Bisse de Sion and Bisse d’Ayent Walk, Valais, Switzerland

As I was about to set off to do this walk yesterday, Jude said to me “Be careful!” I replied saying that there was nothing to worry about as I wasn’t going anywhere precipitous or dangerous. Er… WRONG!!

My plan was to pick off another of the many bisses or watercourses in the Valais. This time it would be the Bisse de Sion but, to make it into a loop, I would return via the Bisse d’Ayent (previously posted here). As you can tell, I wasn’t expecting any difficulties (or any snow) as bisses are generally flat and the Bisse de Sion runs at a height of around 1,750m (5,740ft) on the south facing/sunny side of the Rhone valley. Put into context, my walk on Friday was at a height of 2,000m (6,560ft) and there was only a few inches of snow.

Everything was going as expected until I was about half to Lac de Tseuzier. OK, there had been a bit of snow in the very shaded areas, but nothing to indicate what was to come. Picture 11 shows where I first encountered some significant snow but this was quickly overcome. However, there were two much bigger challenges waiting around the corner (shown in pictures 17 to 21). Thankfully the snow was well packed and the air temperature sufficiently high to make it easy to stamp solid footholds in the top of the snow. Also my new cross-country trainers have a series of studs which added to my confidence in getting around and/or over these obstacles.

● Provided data:
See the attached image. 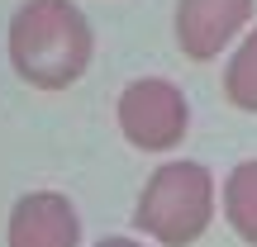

● Directive:
Answer these questions from the account of the Bisse de Sion walk:
1. At what height does the Bisse de Sion run?
2. By which bisse did the walker plan to return to make the walk a loop?
3. What footwear added to the walker's confidence around the snow?
The data has no role in this work.

● Problem solution:
1. Around 1,750m (5,740ft).
2. The Bisse d’Ayent.
3. New cross-country trainers with a series of studs.